Renaud Camus - La Grande Déculturation

"Culture is the culture of the dead, of one's parents, grand-parents, forebears, ancestors, of the people, of the nation, and even of that which is now unmentionable - all the more so since it has been agreed upon that it does not exist - of one's race. 
The banishment of the latter term is significant. Through it, dragged along in its fall and proscription, everything that pertains to lineage and heritage is targeted as well; and culture, as a consequence, is also affected." 


"Hyper-democracy cannot tolerate hierarchy, but culture is pure hierarchy. Dogmatic anti-racism rejects the idea of origins, but culture is nothing more than a groping towards the origin, and it is through this constantly disappointed quest - necessarily disappointed, since the origin is always higher, always upstream - that it attains the universal. Culture cannot exist under the hyper-democratic, dogmatically anti-racist regime, and as a matter of fact, we see it disappearing right before our eyes."

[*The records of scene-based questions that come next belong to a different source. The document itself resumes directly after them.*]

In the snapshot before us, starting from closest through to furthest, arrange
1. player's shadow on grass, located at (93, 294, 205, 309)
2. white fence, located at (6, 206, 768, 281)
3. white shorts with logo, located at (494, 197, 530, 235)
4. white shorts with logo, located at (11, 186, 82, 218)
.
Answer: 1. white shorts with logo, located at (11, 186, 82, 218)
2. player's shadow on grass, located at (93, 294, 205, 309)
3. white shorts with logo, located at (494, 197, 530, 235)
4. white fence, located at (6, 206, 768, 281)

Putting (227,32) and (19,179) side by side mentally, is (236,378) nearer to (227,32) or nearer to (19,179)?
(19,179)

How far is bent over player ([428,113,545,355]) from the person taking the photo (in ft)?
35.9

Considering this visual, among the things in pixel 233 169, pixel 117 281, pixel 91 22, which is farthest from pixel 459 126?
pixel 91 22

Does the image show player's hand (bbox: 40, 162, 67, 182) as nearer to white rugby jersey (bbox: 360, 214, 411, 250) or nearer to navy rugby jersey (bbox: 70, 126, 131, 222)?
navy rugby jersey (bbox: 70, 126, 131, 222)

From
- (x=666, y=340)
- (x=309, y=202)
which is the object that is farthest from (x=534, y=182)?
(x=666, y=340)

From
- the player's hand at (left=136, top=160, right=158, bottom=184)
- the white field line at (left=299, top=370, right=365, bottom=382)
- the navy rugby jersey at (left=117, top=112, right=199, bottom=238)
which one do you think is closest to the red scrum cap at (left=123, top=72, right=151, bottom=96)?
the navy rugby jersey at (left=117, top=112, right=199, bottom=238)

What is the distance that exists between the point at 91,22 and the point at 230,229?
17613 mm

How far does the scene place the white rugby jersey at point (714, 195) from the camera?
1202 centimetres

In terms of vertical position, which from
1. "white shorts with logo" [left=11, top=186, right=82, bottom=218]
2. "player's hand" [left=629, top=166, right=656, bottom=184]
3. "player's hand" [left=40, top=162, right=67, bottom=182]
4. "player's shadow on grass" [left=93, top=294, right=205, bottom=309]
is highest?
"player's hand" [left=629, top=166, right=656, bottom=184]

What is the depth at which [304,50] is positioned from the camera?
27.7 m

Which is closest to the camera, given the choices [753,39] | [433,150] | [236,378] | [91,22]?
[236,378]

"Anti-racism assists hyper-democracy by entirely blocking, or at least making very difficult, the transmission of values, codes, rites and works of art that could - rightly or wrongly - be accused of belonging to a formerly or still dominant caste, class or ethnic group, to the point that it becomes a civic, democratic, anti-racist obligation to oppose that transmission (if only by not letting oneself be taught the things it claims to teach us)."

- Excerpts from  Renaud Camus, "La Grande Déculturation", Fayard (2008), currently unavailable in English translation.